As a final illustrative example of the importance of the quantiles of m, consider the hypothetical scenario of two American football teams playing a match whose parameters θ have been exactly matched three times previously. In those past matches, the outcomes were m = 3, m = 7, and m = 35. In this fictitious example, the median is 7 but the mean is 15. Now imagine that the point spread for the next match has been set to s = 10 (home team favored to win the match by 10 points). Assuming that one has committed to wagering on the match, the optimal decision is to bet on the visiting team, despite that fact that the home team has won the previous matches by an average of 15 points.

Materials and methods

All analysis was performed with custom Python code compiled into a Jupyter Notebook (available at https://github.com/dmochow/optimal_betting_theory). The figures and tables in this manuscript may be reproduced by executing the notebook.

Empirical data

Historical data from the National Football League (NFL) was obtained from bettingdata.com, who has courteously permitted the data to be shared on the repository listed above. All regular season matches from 2002 to 2022 were included in the analysis (n = 5412). The data set includes point spreads and point totals (with associated payouts) from a variety of sportsbooks, as well as a “consensus” value. The latter was utilized for all analysis.

Data stratification

In order to estimate quantiles of the distributions of margin of victory and point totals from heterogeneous data (i.e., matches with disparate relative strengths of the home and visiting teams), the sportsbook point spread and sportsbook point total were used as a surrogate for the parameter vector defining the identity of each individual match (θ in the text). This permitted the estimation of the 0.476, 0.5, and 0.524 quantiles over subsets of congruent matches.

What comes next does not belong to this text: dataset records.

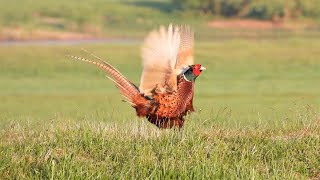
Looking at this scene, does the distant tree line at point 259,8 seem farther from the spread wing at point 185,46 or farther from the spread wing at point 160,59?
the spread wing at point 160,59

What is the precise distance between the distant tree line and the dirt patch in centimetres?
63

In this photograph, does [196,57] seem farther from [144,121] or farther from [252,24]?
[252,24]

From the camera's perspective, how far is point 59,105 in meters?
17.9

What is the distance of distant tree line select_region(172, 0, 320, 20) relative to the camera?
50.1 metres

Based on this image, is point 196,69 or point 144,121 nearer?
point 196,69

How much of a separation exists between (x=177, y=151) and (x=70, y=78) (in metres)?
17.2

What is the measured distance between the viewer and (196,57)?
2797cm

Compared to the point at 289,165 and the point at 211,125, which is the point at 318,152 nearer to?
the point at 289,165

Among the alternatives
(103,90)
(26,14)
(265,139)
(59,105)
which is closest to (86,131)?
(265,139)

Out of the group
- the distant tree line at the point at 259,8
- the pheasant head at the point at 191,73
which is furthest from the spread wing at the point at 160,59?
the distant tree line at the point at 259,8

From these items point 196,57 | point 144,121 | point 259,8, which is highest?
point 259,8

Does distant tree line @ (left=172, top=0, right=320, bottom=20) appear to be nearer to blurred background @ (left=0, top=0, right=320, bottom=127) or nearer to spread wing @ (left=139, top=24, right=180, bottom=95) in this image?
blurred background @ (left=0, top=0, right=320, bottom=127)

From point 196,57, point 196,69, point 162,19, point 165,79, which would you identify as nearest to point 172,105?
point 165,79

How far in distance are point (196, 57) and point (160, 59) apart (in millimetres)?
20744
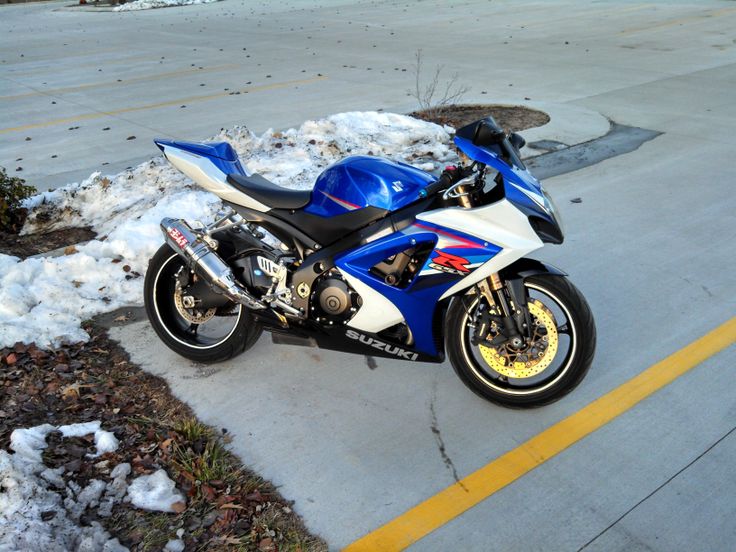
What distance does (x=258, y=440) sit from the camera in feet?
11.0

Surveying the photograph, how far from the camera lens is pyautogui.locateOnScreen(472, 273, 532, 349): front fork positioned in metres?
3.28

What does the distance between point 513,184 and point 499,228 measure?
0.65ft

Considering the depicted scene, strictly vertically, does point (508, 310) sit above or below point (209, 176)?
below

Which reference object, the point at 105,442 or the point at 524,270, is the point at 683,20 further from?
the point at 105,442

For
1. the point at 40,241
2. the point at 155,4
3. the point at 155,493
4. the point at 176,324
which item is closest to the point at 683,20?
the point at 40,241

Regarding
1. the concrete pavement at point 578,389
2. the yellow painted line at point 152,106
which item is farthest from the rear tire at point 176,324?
the yellow painted line at point 152,106

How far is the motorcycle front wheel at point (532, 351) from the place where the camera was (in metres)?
3.25

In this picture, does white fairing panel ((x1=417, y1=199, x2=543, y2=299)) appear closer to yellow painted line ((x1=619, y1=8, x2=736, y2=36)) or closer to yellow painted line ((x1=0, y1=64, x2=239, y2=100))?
yellow painted line ((x1=0, y1=64, x2=239, y2=100))

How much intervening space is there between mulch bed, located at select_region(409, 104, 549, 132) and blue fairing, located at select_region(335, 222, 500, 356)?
5111 millimetres

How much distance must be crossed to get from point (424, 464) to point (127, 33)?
19.0m

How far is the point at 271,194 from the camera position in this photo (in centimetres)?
354

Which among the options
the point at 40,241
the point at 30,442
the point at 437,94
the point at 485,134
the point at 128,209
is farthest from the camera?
the point at 437,94

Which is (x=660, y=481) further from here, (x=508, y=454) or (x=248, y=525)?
(x=248, y=525)

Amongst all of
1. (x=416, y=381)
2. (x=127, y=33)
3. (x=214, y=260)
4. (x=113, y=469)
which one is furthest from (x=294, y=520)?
(x=127, y=33)
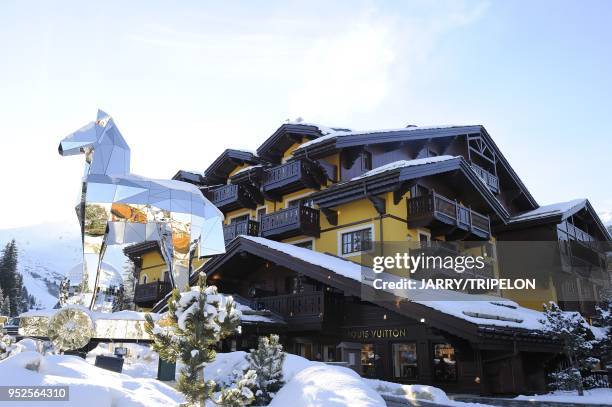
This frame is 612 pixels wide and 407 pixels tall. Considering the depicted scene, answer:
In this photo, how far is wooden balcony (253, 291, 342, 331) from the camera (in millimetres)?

Only spreads or totals with at least 100 matches in the dataset were included, such that estimation of the median would be sufficiently reliable. To that end, data was stratified into 21 samples for the analysis of margin of victory: {-7, -6, -3.5, -3, -2.5, -2, -1, 1, 2, 2.5, 3, 3.5, 4, 4.5, 5, 5.5, 6, 6.5, 7, 7.5, 10) and 24 samples for the analysis of point totals (37, 37.5, 38, 39, 39.5, 40, 40.5, 41, 41.5, 42, 42.5, 43, 43.5, 44, 44.5, 45, 45.5, 46, 46.5, 47, 47.5, 48, 48.5, 49 }. This resulted in the employment of n = 3843 matches in the analysis of point spreads and n = 4300 matches in the analysis of point totals.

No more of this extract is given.